Repeat the material exactly as it appears.

------------------------------------------------------------------------

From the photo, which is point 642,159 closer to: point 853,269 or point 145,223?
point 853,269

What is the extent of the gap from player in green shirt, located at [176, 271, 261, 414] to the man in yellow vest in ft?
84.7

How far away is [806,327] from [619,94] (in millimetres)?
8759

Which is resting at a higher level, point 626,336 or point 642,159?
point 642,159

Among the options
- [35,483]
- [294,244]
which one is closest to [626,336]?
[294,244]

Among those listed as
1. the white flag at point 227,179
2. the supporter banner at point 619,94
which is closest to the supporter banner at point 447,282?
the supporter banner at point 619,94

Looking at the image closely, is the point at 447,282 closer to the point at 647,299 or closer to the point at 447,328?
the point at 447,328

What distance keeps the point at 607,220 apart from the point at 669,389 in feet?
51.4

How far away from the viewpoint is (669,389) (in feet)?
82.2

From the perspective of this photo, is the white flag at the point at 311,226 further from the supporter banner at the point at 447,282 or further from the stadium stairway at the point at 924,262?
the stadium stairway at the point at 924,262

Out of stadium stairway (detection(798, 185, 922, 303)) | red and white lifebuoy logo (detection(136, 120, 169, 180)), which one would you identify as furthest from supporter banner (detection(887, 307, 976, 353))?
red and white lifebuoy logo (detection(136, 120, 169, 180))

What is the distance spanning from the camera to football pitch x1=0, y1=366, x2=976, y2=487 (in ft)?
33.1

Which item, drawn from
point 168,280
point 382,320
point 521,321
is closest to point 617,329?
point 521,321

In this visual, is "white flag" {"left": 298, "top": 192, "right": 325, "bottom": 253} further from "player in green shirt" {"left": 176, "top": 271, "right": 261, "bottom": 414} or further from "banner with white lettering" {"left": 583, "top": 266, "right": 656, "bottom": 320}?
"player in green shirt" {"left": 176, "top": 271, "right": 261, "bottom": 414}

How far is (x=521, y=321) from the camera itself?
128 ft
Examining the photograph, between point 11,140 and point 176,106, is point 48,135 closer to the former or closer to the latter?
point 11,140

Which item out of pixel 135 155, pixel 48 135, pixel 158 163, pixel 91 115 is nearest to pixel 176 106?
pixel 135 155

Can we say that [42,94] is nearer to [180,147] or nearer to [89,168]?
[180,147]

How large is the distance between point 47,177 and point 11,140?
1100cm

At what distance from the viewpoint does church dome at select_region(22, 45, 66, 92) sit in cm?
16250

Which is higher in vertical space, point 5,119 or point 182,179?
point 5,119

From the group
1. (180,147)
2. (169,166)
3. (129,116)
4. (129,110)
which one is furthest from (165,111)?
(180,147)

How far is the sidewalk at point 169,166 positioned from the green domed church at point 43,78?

------------------------------------------------------------------------

▶ [COMPLETE RESPONSE]:
From the photo, which is point 642,159 closer to: point 853,269 or point 145,223?
point 853,269

What is the extent of the gap from player in green shirt, located at [176, 271, 261, 414] to the man in yellow vest in ft?
84.7

How far away is [806,327] from [619,94] (in millimetres)?
8759

Which is resting at a higher level, point 626,336 or point 642,159?
point 642,159

Among the options
- [35,483]
- [294,244]
which one is closest to [626,336]?
[294,244]

Among those listed as
1. the white flag at point 227,179
2. the supporter banner at point 619,94
which is closest to the supporter banner at point 447,282?
the supporter banner at point 619,94

Looking at the image closely, is the point at 447,282 closer to the point at 647,299 or closer to the point at 447,328?
the point at 447,328

What distance keeps the point at 607,220 apart from the point at 669,389 in feet?
51.4

How far away from the viewpoint is (669,389) (in feet)?
82.2

From the perspective of this photo, is the white flag at the point at 311,226 further from the supporter banner at the point at 447,282 or further from the stadium stairway at the point at 924,262?
the stadium stairway at the point at 924,262

Out of stadium stairway (detection(798, 185, 922, 303)) | red and white lifebuoy logo (detection(136, 120, 169, 180)), which one would you identify as furthest from supporter banner (detection(887, 307, 976, 353))?
red and white lifebuoy logo (detection(136, 120, 169, 180))

What is the distance spanning from the camera to football pitch x1=0, y1=366, x2=976, y2=487 (in ft)?
33.1

Which item, drawn from
point 168,280
point 382,320
point 521,321
is closest to point 617,329?
point 521,321

In this visual, is "white flag" {"left": 298, "top": 192, "right": 325, "bottom": 253} further from "player in green shirt" {"left": 176, "top": 271, "right": 261, "bottom": 414} or further from "banner with white lettering" {"left": 583, "top": 266, "right": 656, "bottom": 320}?
"player in green shirt" {"left": 176, "top": 271, "right": 261, "bottom": 414}

How far is (x=521, y=321) from the camera itself?
128 ft
Examining the photograph, between point 11,140 and point 176,106, is point 48,135 closer to the former or closer to the latter?
point 11,140

Which item out of pixel 135 155, pixel 48 135, pixel 158 163, pixel 91 115 is nearest to pixel 176 106?
pixel 135 155

Can we say that [42,94] is nearer to [180,147] or nearer to [89,168]?
[180,147]

How large is the distance between point 47,177 and point 11,140?
1100cm

At what distance from the viewpoint does church dome at select_region(22, 45, 66, 92) sit in cm?
16250

Which is higher in vertical space, point 5,119 or point 182,179?
point 5,119

From the group
1. (180,147)
2. (169,166)
3. (129,116)
4. (129,110)
which one is furthest from (165,111)?
(180,147)

How far is the sidewalk at point 169,166 positioned from the green domed church at point 43,78?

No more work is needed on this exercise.